_Given passage_.
::::::::::
An IT Project Risk Management Framework

Identifying and understanding the risks that will impact a project is not always a straightforward task. Many risks can affect a project in different ways and during different phases of the project life cycle. Therefore, the process and techniques used to identify risks must include a broad view of the project and attempt to understand a particular risk's cause and impact among the various project components. Figure 8.2 provides a framework for identifying and understanding the sources and impacts of IT project risks.

At the core of the IT project risk framework is the MOV, or measurable organizational value. The MOV is the goal of the project that defines the measurable value the organization expects from the project. It is both a measure and definition of project success.

The next layer of the framework includes the project objectives in terms of scope, quality, schedule, and budget. Although these objectives are not by themselves sufficient conditions for success, together they do play a critical role in supporting the MOV.

The third layer focuses on the sources of IT project risk. Risks can arise as a result of the various people or stakeholders associated with a project, legal considerations,

Product Budget I MOV ) Quality Process
Risk Self Identification Framework
Figure 8.2 IT Project Risk Framework

the processes (project and product), the environment, the technology, the organization, the product, and a catchall category called other.

The next layer focuses on whether the sources of risk are internal or external to the project. It is important to make this distinction because a project manager is responsible and accountable for all project risks internal to the project. For example, if a project team member is not adequately trained to use a particular technology, then the project's objectives—scope, schedule, budget, and quality—may be impacted. In turn, this lack of training may inhibit the project from achieving its goal or MOV. Once this project risk has been identified along with its impact, the project manager can avoid or mitigate the risk by sending this particular project team member to training or by assigning certain critical tasks to a more experienced or skillful team member. On the other hand, a project manager may not be responsible for external risks. For example, a project manager would not be responsible or accountable if the project was cancelled because the organization sponsoring the project went bankrupt.

The distinction between internal and external risks is not always clear. For example, even though a particular hardware or software vendor may be external to the project, the project manager may still be responsible if that vendor is unable to deliver required technology resources. If the project manager chose that particular vendor, he or she would then be responsible or accountable for that risk. In short, a project manager will (or should) have control over internal risks, but not external risks. That distinction does not mean the project manager can ignore external risks. These risks can have a significant impact on the project, as well as the project manager's employment!
::::::::::
_Data records_.
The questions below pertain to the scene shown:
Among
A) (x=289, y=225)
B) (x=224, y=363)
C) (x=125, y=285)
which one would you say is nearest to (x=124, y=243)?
::::::::::
_Job A_. In the IT project risk passage, what does MOV stand for?
_Job B_. From the IT project risk passage, extract everything from "An IT Project" down to "IT project risks.".

_Exercise output A_. Measurable organizational value

_Exercise output B_.
An IT Project Risk Management Framework

Identifying and understanding the risks that will impact a project is not always a straightforward task. Many risks can affect a project in different ways and during different phases of the project life cycle. Therefore, the process and techniques used to identify risks must include a broad view of the project and attempt to understand a particular risk's cause and impact among the various project components. Figure 8.2 provides a framework for identifying and understanding the sources and impacts of IT project risks.